* GIVEN PASSAGE:
--- START ---

It is therefore another important aspect of the present invention
that the gas discharge slots 24/28/32 are progressively larger,
with smaller arc-lengths beginning from the back of the compensator
assembly 10 to larger arc-lengths adjacent the front, while the
bore diameters 22/26/30 are themselves formed to be progressively
smaller, with larger diameters beginning from the back of the
compensator assembly 10 to smaller diameters adjacent the front. It
has been determined that this particular structural configuration
provides the preferred performance characteristic for the
compensator assembly 10. That is, the structural configuration of
the gas discharge slots 24/28/32 and the bore diameters 22/26/30
are designed to enhance the compensating effect on the jerk, or
kick, of the firearm, while also maintaining the greatest possible
muzzle velocity of the bullet discharged from the firearm.

--- END ---

* DATA EXTRACT:
--- START ---

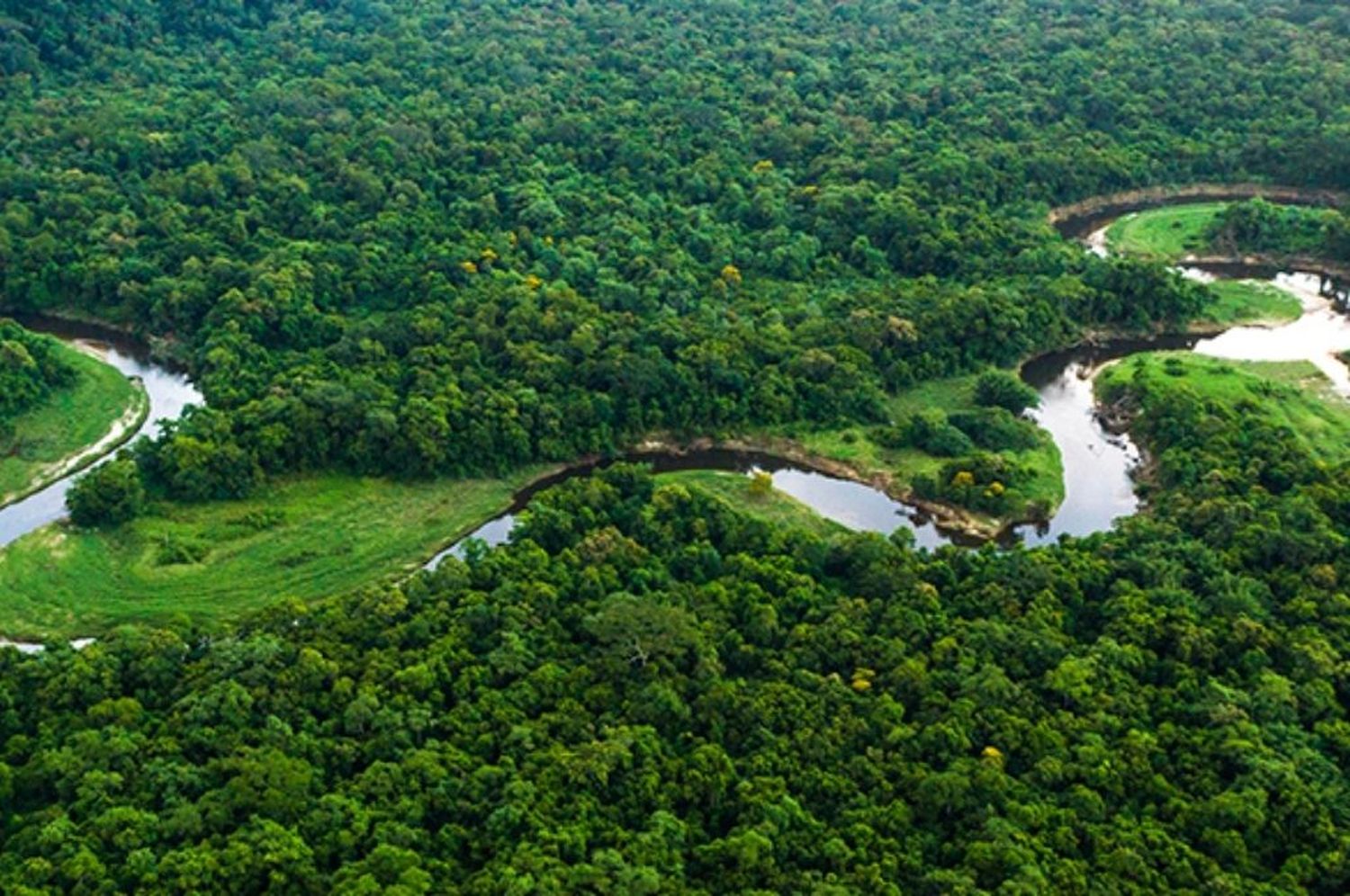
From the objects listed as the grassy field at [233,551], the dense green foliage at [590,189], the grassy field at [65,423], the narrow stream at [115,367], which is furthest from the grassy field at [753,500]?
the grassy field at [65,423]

--- END ---

* TASK INSTRUCTIONS:
Transcribe the compensator passage word for word, starting at "It is therefore" and ending at "from the firearm.". These lines have no connection to the compensator passage.

* RESPONSE:
It is therefore another important aspect of the present invention
that the gas discharge slots 24/28/32 are progressively larger,
with smaller arc-lengths beginning from the back of the compensator
assembly 10 to larger arc-lengths adjacent the front, while the
bore diameters 22/26/30 are themselves formed to be progressively
smaller, with larger diameters beginning from the back of the
compensator assembly 10 to smaller diameters adjacent the front. It
has been determined that this particular structural configuration
provides the preferred performance characteristic for the
compensator assembly 10. That is, the structural configuration of
the gas discharge slots 24/28/32 and the bore diameters 22/26/30
are designed to enhance the compensating effect on the jerk, or
kick, of the firearm, while also maintaining the greatest possible
muzzle velocity of the bullet discharged from the firearm.